Molte le curiosità dei ragazzi sul carattere di Walter White, il professore di chimica che interpreta nella serie tv. “Ognuno di noi ha la possibilità di essere migliore o peggiore -dice- dipende da molti fattori. Walter White aveva la possibiltà di essere o meno cattivo ma in determinate situazioni ciascuno può diventare molto pericoloso. Nelle circostanze più difficili il carattere delle persone viene messo alla prova, è come un esame: Walter ha fallito quell’esame. All’inizio non ero per niente in connessione con il personaggio ma ho fatto ricerche, ho capito, sono entrato in connessione con lui”. E’ entrato talmente in connessione che, confessa, di aver pianto per l’ultimo episodio: “Il creatore Vince Gilligan è riuscito in un’impresa delicatissima, trovare il modo perfetto per dire addio a Walter White. È stato triste averlo lasciato ma non poteva succedere in circostanze migliori”, spiega.

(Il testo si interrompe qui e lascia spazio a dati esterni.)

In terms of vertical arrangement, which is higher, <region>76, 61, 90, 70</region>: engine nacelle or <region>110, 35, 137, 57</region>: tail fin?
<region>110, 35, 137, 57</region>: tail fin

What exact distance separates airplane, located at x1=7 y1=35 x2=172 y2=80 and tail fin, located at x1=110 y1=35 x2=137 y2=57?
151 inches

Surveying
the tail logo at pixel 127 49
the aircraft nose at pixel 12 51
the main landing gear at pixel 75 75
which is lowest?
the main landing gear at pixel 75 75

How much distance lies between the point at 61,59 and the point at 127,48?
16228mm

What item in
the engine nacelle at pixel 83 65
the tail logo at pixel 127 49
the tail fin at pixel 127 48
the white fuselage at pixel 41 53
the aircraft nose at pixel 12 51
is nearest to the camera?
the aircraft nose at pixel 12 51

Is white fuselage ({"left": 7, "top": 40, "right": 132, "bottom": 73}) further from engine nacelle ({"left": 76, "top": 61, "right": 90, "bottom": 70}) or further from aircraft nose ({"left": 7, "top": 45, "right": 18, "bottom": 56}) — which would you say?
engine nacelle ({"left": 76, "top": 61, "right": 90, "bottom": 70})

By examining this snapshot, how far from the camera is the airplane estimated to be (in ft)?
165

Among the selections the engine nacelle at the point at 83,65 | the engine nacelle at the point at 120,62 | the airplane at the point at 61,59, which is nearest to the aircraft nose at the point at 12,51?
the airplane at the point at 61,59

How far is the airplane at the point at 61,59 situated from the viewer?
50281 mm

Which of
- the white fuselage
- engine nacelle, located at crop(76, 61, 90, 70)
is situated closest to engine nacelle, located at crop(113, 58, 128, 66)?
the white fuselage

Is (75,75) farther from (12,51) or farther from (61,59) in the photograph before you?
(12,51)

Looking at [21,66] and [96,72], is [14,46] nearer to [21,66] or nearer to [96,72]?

“Quando lavori su un personaggio -prosegue l’attore- quando ci lavori per così tanto tempo diventi molto critico riguardo a tutto ciò che lo riguarda, diventa quasi un onore essere quel personaggio e cominci ad essere protettivo, lo conosci talmente bene che lo difendi da tutto quello che potrebbe disturbarlo. Tra il regista e l’attore deve crearsi un rapporto quasi familiare. Un buon attore deve conoscere il mestiere dello sceneggiatore e del regista per capirne le difficoltà. Quando è arrivato il successo avevo 40 anni e mi sono sentito più responsabilizzato, se fossi stato giovane non sarei stato forse tanto felice, la maturità mi ha portato a comportarmi ad apprezzare gli aspetti del successo”.

Cranston indica in un momento preciso il momento in cui la sua vita è cambiata. “A 22 anni volevo fare il poliziotto, sapevo che ero bravo a fare quel lavoro ed era un lavoro sicuro -ricorda- ma dentro di me sentivo che volevo fare l’attore anche se non ero ancora abbastanza bravo e il lavoro non era sicuro. Una delle cose più importanti che ho imparato in questo mestiere è saper tirare fuori le emozioni anche se non ti faranno sembrare una bella persona”. Elogia la classe degli insegnanti: “Ognuno ricorda i nomi degli insegnanti che li hanno aiutati a crescere -dice- io ne ho avuti due nella scuola media che mi hanno ispirato tantissimo. Peccato che in molti paesi siano malpagati”. Chiude con un consiglio: “A un figlio direi di essere un bravo ragazzo -dice- se poi quel figlio vuol fare l’attore gli direi di rischiare perché se è un bravo ragazzo può permettersi di rischiare e di cadere ma la caduta non sarà poi così lunga”.